COMMERCE — Two state championships. Five trips to the championship game. Ten appearances in the state semifinals. Seventeen region titles. Thirteen straight playoff berths.

Commerce coach Steve Savage knows the tradition of Tiger football; he helped build on it as a captain on Ray Lamb’s 1972 state semifinalist team. And in the 20 years since he succeeded Lamb in 1989, the Tigers have missed the playoffs only twice.

But history is just that. It won’t make any blocks or record any tackles Friday night when Commerce (6-4, No. 2 8-A) plays host to Landmark Christian (6-4, No. 3 5-A) in the first round of the state playoffs. That’s why instead of looking back, Savage and his Tigers are looking ahead at the challenge — and the opportunity — that’s before them.

“Young’uns can’t remember what they had for breakfast, much less what they did last year,” Savage said. “For me, I’d like for this team to play a round or two, and I do think we have a chance Friday night, but there’s not a whole lot of difference between us and Landmark Christian.”

But some Tigers haven’t forgotten last season, when they were eliminated in the first round and finished the season with a 5-6 mark, only the second losing season in Savage’s tenure. This year’s senior leaders were sparsely used freshmen the last time a Commerce team made it out of the first round. The Tigers advanced all the way to the semifinals that year.
------------------------------
#### [SET TASKS]
1. According to the Commerce football article, in what year did Steve Savage succeed Ray Lamb as coach?
2. Extend the Commerce football article by picking up right after its final sentence.
The records have no connection to the Commerce football article.

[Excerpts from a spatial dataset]
------------------------------
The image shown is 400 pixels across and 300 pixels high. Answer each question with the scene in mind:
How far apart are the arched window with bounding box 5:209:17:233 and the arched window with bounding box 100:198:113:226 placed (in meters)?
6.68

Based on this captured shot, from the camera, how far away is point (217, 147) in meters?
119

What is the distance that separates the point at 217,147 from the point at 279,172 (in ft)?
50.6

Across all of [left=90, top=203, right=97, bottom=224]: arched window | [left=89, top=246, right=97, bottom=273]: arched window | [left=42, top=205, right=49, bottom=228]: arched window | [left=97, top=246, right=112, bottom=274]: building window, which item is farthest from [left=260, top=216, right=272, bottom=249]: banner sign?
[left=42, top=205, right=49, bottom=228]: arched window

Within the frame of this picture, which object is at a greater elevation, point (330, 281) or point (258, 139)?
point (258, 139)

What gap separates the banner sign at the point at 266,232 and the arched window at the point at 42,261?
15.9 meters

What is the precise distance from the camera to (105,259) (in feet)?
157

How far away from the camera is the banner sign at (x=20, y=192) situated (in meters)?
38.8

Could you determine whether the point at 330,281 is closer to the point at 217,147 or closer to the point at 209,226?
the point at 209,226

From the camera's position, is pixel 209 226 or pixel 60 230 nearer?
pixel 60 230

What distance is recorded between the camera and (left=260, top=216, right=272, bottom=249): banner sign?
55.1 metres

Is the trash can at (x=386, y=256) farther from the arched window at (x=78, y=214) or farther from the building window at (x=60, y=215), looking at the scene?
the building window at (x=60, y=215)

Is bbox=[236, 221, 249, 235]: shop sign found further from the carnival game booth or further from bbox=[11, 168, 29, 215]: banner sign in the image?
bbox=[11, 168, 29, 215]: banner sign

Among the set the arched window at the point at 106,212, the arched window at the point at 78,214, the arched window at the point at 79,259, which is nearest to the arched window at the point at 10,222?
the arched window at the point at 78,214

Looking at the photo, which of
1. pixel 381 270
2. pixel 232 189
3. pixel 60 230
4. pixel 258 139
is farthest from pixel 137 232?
------------------------------
#### [RESPONSES IN ORDER]
1. 1989

2.
“We definitely don’t want to be one and done again this year,” said senior linebacker Josh Streetman, who leads the team with 99 stops. “We want to go three or four deep this year, and we have the team to do so.”

It may not have seemed that way when Commerce started the season 1-3. The Tigers dropped the opener to rival Jefferson, and after a win over Morgan County, lost back-to-back games by a touchdown to Lincoln County and Franklin County. But Streetman and Savage agreed that the team’s confidence never wavered.

“We knew we would come back and have a winning season,” Streetman said. “When three of your four losses are to region champions, there ain’t a whole lot you can do about that.”

The season turned the Tigers’ way after a hard-fought loss to No. 3 Lincoln County. The next week they stared down region rival Athens Academy and came out with a 28-7 win that catapulted Commerce to five wins in six games to end the regular season.

Senior running back Deon Brock’s performance during the stretch run has been a big reason for the Tigers’ success. Brock leads the area with 1,415 rushing yards and 18 touchdowns on 10.8 yards per carry. In the last six games alone, he’s run for 915 yards, including two 200-yard games.

Despite a 28-3 loss to No. 1 Wesleyan, the Tigers are scoring 32 points per game during that span.

“We’ve just had good game plans,” Brock said. “We’ve come out in practice and worked on it, and then gone out in games and executed and just tried to whip the guys front of us.”

This week, the team lining up opposite of the Tigers will have the distinct size advantage, Savage said. But, then again, that’s nothing new.

“This is one of the smallest teams we’ve had,” the coach said. “Every team we’ve played has been bigger than us.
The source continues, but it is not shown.